* [Exercise prompt] Render the lines of the records as a JSON list of strings, one string per line and no blank lines, starting at the line that contains "How far is point 242,1316" and ending at the line that contains "Result: the log mantel at (719,183)", both included.

* [Dataset items]
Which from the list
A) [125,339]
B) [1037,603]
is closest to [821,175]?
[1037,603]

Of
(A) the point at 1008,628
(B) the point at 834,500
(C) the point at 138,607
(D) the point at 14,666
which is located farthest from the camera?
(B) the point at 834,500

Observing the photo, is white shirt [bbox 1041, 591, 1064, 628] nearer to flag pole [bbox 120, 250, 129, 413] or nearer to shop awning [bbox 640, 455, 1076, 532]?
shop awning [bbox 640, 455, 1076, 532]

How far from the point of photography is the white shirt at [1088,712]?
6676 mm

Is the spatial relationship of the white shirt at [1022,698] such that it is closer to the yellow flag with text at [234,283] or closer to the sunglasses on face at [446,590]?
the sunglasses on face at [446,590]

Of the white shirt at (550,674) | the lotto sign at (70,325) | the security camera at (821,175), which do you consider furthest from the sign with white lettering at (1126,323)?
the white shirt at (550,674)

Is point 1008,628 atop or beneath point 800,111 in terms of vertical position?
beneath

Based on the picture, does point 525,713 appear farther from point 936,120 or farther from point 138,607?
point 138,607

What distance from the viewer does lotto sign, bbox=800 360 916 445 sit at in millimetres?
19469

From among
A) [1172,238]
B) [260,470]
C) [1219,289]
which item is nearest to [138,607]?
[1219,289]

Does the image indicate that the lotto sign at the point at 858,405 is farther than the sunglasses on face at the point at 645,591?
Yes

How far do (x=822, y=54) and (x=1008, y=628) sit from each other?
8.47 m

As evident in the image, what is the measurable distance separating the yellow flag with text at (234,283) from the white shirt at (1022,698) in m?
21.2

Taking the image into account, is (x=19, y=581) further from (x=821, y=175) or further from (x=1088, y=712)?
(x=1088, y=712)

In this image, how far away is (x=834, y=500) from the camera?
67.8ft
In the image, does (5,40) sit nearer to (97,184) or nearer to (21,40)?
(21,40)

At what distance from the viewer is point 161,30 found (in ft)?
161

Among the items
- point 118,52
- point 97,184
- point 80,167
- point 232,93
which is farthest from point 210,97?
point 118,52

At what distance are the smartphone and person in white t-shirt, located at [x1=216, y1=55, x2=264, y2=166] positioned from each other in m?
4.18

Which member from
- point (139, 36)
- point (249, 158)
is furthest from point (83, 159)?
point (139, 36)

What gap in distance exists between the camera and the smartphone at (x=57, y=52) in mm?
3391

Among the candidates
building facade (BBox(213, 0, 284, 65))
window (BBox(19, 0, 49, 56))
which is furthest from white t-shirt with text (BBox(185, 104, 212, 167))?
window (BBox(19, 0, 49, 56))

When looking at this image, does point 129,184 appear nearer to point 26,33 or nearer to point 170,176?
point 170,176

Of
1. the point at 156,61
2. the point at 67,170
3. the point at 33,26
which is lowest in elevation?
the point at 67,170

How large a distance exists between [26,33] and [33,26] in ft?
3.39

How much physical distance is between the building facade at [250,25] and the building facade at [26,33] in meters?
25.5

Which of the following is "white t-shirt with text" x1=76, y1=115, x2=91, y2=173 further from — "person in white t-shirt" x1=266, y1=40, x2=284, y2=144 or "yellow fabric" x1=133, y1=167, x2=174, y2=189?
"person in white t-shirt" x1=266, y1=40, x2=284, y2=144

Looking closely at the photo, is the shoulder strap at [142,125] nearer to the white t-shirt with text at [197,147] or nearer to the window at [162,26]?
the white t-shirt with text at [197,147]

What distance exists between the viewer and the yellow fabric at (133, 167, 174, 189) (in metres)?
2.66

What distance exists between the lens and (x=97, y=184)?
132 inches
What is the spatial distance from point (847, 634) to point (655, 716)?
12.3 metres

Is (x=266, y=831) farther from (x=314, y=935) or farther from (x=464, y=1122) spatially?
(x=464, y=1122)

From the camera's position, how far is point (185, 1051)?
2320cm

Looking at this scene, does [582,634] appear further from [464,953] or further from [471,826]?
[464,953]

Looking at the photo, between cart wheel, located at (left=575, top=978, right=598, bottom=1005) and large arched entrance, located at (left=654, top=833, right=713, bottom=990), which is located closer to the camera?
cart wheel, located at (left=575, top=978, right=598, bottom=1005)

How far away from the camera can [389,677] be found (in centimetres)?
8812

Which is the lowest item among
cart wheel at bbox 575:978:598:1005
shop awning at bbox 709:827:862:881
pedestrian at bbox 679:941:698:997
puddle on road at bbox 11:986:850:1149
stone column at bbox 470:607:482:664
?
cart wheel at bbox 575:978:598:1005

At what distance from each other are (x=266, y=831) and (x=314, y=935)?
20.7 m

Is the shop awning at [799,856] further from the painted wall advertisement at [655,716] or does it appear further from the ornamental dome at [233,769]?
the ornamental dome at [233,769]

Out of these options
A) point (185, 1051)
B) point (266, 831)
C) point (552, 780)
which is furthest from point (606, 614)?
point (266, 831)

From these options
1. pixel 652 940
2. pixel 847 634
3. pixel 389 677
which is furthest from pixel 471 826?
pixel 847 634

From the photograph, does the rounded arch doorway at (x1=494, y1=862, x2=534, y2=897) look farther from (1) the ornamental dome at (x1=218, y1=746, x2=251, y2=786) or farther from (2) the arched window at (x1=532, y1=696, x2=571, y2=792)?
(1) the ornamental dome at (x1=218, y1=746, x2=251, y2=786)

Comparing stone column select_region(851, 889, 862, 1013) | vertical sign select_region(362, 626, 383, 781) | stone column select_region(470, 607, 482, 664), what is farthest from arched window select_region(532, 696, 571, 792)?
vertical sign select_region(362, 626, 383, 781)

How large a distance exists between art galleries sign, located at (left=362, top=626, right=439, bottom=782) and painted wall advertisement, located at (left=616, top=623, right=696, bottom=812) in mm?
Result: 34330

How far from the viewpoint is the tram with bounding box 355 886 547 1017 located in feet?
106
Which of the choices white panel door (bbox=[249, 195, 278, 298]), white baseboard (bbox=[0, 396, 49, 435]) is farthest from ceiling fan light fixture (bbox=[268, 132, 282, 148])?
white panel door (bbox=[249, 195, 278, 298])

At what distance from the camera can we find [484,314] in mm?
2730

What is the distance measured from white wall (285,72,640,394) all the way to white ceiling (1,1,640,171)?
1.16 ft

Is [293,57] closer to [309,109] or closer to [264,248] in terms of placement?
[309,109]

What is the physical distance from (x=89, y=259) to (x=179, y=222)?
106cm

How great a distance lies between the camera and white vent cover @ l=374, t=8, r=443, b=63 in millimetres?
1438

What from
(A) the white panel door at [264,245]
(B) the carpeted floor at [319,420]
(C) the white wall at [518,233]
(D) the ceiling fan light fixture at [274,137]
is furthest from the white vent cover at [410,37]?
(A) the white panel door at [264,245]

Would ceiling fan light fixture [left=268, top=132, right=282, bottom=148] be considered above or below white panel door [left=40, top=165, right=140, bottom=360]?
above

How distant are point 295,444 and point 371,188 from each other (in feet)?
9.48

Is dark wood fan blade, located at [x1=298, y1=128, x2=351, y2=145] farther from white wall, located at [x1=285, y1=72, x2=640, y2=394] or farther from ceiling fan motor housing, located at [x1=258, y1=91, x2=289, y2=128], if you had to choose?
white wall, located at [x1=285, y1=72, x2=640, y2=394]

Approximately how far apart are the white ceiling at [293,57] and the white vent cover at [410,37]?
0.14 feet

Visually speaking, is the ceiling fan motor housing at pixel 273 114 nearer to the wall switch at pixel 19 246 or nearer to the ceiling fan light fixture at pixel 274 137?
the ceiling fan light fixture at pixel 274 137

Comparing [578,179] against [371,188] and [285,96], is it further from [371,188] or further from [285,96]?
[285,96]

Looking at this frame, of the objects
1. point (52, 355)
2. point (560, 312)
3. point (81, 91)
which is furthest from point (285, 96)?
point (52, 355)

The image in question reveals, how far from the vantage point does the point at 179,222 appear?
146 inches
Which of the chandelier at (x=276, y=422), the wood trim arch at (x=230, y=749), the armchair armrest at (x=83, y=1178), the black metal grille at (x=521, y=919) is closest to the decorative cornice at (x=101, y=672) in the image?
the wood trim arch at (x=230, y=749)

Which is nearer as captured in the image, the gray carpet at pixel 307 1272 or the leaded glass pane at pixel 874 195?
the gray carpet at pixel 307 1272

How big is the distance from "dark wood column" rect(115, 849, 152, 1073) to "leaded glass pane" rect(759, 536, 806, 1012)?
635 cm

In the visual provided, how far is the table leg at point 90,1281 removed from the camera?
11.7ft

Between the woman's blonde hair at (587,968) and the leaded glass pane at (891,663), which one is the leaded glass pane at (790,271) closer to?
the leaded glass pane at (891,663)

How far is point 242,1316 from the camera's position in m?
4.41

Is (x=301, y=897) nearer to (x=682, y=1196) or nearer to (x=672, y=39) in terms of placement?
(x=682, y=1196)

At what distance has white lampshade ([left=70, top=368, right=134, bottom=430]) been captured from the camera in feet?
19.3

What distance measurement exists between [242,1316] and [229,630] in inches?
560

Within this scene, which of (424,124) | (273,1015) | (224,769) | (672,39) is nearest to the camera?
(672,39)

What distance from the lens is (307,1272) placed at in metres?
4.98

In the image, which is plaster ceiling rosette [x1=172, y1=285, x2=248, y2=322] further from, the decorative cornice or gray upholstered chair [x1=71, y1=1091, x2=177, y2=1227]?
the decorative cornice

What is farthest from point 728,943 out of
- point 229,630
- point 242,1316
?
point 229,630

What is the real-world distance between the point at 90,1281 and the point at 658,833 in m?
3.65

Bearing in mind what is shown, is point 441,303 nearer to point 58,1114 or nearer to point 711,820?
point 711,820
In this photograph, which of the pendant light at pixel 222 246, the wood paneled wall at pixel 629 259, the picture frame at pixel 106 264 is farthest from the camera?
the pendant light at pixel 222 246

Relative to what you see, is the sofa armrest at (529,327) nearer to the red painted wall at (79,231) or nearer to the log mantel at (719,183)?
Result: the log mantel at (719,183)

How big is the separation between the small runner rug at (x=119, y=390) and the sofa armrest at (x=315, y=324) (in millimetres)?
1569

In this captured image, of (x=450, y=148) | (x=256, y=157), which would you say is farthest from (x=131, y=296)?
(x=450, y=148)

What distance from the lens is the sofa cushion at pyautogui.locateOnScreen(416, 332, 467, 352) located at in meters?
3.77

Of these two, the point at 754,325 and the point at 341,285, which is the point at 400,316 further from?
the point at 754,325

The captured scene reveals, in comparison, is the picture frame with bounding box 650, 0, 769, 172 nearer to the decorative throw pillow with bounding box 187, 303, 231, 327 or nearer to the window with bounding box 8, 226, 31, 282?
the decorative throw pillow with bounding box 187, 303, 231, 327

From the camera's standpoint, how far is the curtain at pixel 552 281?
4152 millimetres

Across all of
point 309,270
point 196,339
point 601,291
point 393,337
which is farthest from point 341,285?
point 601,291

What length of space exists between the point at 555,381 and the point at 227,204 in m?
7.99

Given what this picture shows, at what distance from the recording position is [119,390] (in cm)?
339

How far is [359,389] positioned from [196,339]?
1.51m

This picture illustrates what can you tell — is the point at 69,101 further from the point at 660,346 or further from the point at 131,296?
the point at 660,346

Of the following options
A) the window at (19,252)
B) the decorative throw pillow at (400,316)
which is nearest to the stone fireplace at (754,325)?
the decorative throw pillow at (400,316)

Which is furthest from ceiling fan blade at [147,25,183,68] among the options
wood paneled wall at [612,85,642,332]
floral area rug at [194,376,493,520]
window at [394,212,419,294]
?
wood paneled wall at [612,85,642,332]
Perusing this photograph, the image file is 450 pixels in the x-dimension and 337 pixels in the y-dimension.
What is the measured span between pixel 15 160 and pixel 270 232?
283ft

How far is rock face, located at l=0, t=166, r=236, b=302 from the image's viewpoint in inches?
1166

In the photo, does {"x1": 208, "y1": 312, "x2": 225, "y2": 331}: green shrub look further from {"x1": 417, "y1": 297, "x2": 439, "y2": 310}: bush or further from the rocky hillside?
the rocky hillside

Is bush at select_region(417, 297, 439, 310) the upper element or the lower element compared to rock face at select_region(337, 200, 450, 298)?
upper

* [Correct output]
[
  "How far is point 242,1316 from the camera's position in m?",
  "4.41",
  "Is (x=301, y=897) nearer to (x=682, y=1196) or nearer to (x=672, y=39) in terms of placement?",
  "(x=682, y=1196)",
  "At what distance has white lampshade ([left=70, top=368, right=134, bottom=430]) been captured from the camera in feet?",
  "19.3",
  "What distance measurement exists between [242,1316] and [229,630] in inches?",
  "560",
  "Within this scene, which of (424,124) | (273,1015) | (224,769) | (672,39) is nearest to the camera?",
  "(672,39)",
  "What distance from the lens is (307,1272) placed at in metres?",
  "4.98",
  "In the image, which is plaster ceiling rosette [x1=172, y1=285, x2=248, y2=322] further from, the decorative cornice or gray upholstered chair [x1=71, y1=1091, x2=177, y2=1227]?",
  "the decorative cornice",
  "What is farthest from point 728,943 out of",
  "- point 229,630",
  "- point 242,1316",
  "?",
  "point 229,630",
  "What is the real-world distance between the point at 90,1281 and the point at 658,833 in m?",
  "3.65",
  "Bearing in mind what is shown, is point 441,303 nearer to point 58,1114 or nearer to point 711,820?",
  "point 711,820",
  "In this photograph, which of the pendant light at pixel 222 246, the wood paneled wall at pixel 629 259, the picture frame at pixel 106 264 is farthest from the camera?",
  "the pendant light at pixel 222 246",
  "Relative to what you see, is the sofa armrest at (529,327) nearer to the red painted wall at (79,231) or nearer to the log mantel at (719,183)?",
  "Result: the log mantel at (719,183)"
]